Zing Forum

Reading

DeepSparkInference: A Comprehensive Analysis of the Open-Source Library with 216 AI Inference Models on Domestic GPUs

DeepSparkInference is a core project of the DeepSpark open-source community, offering 216 inference model examples running on domestic Iluvatar CoreX GPUs. It covers multiple domains including CV, NLP, speech synthesis, and large language models, supports mainstream inference frameworks like vLLM, TGI, and LMDeploy, and provides crucial support for the ecosystem development of domestic AI chips.
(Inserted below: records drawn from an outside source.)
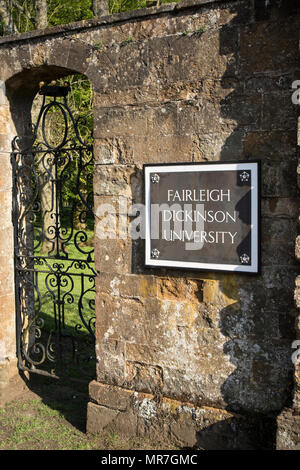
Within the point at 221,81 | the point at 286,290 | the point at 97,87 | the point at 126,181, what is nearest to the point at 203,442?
the point at 286,290

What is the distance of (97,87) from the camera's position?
3.93 meters

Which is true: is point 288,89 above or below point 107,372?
above

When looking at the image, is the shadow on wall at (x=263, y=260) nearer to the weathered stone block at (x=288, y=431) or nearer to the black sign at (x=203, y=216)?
the black sign at (x=203, y=216)

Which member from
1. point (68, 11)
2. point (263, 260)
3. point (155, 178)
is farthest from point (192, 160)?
point (68, 11)

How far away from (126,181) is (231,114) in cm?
98

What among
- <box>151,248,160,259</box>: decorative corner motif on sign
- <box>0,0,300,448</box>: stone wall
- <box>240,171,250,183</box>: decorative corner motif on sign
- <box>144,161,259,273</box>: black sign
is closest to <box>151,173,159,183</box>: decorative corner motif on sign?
<box>144,161,259,273</box>: black sign

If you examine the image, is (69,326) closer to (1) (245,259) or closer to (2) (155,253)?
(2) (155,253)

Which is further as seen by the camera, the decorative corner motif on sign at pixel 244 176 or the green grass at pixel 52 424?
the green grass at pixel 52 424

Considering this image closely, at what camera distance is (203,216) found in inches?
138

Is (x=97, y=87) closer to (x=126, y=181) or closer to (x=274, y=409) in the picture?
(x=126, y=181)

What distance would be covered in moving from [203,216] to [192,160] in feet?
1.38

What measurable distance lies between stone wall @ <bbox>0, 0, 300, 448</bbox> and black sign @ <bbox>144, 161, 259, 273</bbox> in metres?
0.09

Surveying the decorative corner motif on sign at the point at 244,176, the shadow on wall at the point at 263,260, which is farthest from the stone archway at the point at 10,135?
the decorative corner motif on sign at the point at 244,176

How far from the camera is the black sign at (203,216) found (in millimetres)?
3320
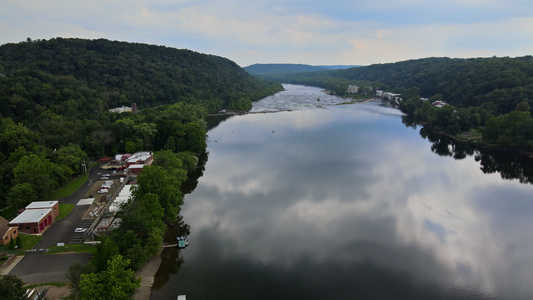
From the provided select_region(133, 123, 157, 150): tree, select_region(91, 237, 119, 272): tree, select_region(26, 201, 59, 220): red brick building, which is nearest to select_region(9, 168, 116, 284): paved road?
select_region(26, 201, 59, 220): red brick building

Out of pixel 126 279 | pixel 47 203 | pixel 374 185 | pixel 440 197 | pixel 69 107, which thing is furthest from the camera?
pixel 69 107

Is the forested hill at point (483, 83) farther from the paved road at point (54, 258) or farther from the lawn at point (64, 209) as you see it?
the lawn at point (64, 209)

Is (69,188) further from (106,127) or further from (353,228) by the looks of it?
(353,228)

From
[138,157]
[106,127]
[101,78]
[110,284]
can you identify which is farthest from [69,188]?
[101,78]

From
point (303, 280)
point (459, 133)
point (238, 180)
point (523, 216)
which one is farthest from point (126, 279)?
point (459, 133)

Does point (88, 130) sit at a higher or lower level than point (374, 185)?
higher

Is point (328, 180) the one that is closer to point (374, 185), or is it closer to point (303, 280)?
point (374, 185)

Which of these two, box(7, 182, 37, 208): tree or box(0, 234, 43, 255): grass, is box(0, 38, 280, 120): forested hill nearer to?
box(7, 182, 37, 208): tree
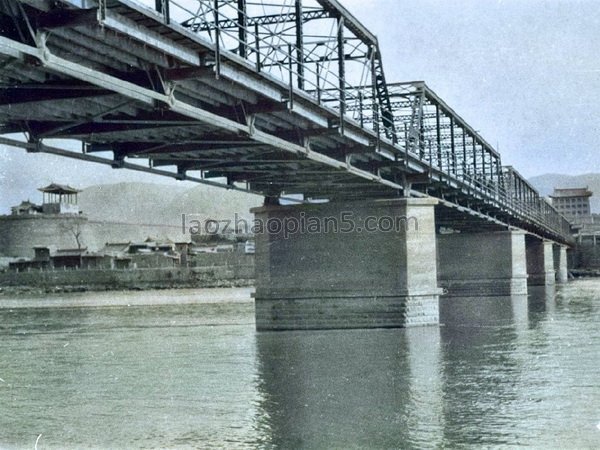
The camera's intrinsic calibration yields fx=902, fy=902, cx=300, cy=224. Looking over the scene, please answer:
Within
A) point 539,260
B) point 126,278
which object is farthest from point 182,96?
point 126,278

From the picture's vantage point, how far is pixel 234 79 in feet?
60.9

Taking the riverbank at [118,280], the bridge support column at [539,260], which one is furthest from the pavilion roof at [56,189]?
the bridge support column at [539,260]

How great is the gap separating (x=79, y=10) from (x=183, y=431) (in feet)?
22.3

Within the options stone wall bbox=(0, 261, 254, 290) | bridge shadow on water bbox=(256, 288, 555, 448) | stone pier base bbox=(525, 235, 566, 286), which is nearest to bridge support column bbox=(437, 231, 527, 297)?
stone pier base bbox=(525, 235, 566, 286)

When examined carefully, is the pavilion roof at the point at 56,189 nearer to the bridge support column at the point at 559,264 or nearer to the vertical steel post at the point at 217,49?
the bridge support column at the point at 559,264

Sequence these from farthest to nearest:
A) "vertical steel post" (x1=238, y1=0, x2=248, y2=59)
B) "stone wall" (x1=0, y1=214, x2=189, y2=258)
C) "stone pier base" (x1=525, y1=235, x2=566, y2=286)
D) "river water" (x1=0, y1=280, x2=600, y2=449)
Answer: "stone wall" (x1=0, y1=214, x2=189, y2=258), "stone pier base" (x1=525, y1=235, x2=566, y2=286), "vertical steel post" (x1=238, y1=0, x2=248, y2=59), "river water" (x1=0, y1=280, x2=600, y2=449)

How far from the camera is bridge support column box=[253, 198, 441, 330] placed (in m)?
35.0

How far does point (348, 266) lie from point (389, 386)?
16.1 m

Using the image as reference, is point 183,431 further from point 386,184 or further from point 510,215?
point 510,215

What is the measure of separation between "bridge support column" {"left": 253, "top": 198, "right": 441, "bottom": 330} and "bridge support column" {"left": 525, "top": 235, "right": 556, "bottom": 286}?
53098mm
国产GPU天数智芯AI推理大语言模型vLLM开源DeepSpark模型库国产芯片
Published 2026-04-23 23:14Recent activity 2026-04-23 23:55Estimated read 6 min
DeepSparkInference: A Comprehensive Analysis of the Open-Source Library with 216 AI Inference Models on Domestic GPUs
1

Section 01

DeepSparkInference Project Guide

DeepSparkInference Project Guide

DeepSparkInference is a core project of the DeepSpark open-source community, offering 216 inference model examples running on domestic Iluvatar CoreX GPUs. It covers multiple domains including CV, NLP, speech synthesis, and large language models, supports mainstream inference frameworks like vLLM, TGI, and LMDeploy, and provides crucial support for the ecosystem development of domestic AI chips.

2

Section 02

Project Background and Significance

Project Background and Significance

In the development of artificial intelligence, hardware support for model inference is a key constraint. For a long time, the high-end AI chip market has been monopolized by foreign companies, and domestic GPUs have shortcomings in software ecosystem and model support. DeepSparkInference was open-sourced in March 2024 to fill this gap, providing abundant model inference examples and a complete toolchain, injecting momentum into the domestic AI chip ecosystem.

3

Section 03

Technical Architecture and Core Engines

Technical Architecture and Core Engines

The project revolves around two inference engines from Iluvatar CoreX:

  • IGIE: A high-performance inference engine based on TVM, supporting multi-framework import, INT8 quantization, graph optimization, multi-operator library and backend adaptation, operator auto-tuning, etc., suitable for production environment deployment.
  • ixRT: A self-developed high-performance engine focused on unleashing the performance of Iluvatar CoreX GPUs, supporting dynamic shape inference, plugin mechanism, mixed-precision computation, suitable for scenarios with strict requirements on latency and throughput.
4

Section 04

Model Coverage and Classification

Model Coverage and Classification

The 216 models are categorized by domain:

  • Computer Vision: Includes ResNet, YOLO, etc., covering tasks like image classification and object detection, supporting scenarios such as security and industrial quality inspection.
  • Natural Language Processing: Includes BERT, GPT series, covering tasks like text classification, with special optimizations for Chinese models.
  • Speech Recognition and Synthesis: Such as CosyVoice2-0.5B, supporting scenarios like intelligent customer service.
  • Large Language Models: Supports series like Baichuan, ChatGLM, DeepSeek, Llama, Qwen, enabling efficient inference via mainstream frameworks.
  • Multimodal Models: Such as Qwen-VL, GLM-4V, etc., meeting complex scenarios like image-text understanding.
5

Section 05

Community Activities and Practical Application Value

Community Activities and Practical Application Value

  • Community Activities: Co-hosted a hackathon with Baidu PaddlePaddle from March to June 2025, setting up check-in, advanced, and open-source contribution tracks to lower participation barriers.
  • Application Value:
  1. Reduces the threshold for enterprise AI deployment, providing verified models and deployment documents.
  2. Supports the construction of independent and controllable domestic computing infrastructure.
  3. Promotes industry-university-research collaborative innovation and accelerates the transformation of research results.
6

Section 06

Future Outlook and Conclusion

Future Outlook and Conclusion

Future Plans

  1. Expand the model library to more sub-fields; 2. Deepen support for large models and multimodal models; 3. Optimize inference performance; 4. Improve the toolchain; 5. Strengthen community building.

Conclusion

This project is a milestone for domestic GPUs moving from "usable" to "easy to use", providing an evaluation window for AI developers, offering enterprises an independent and controllable computing power option, and promoting the progress of the domestic AI industry.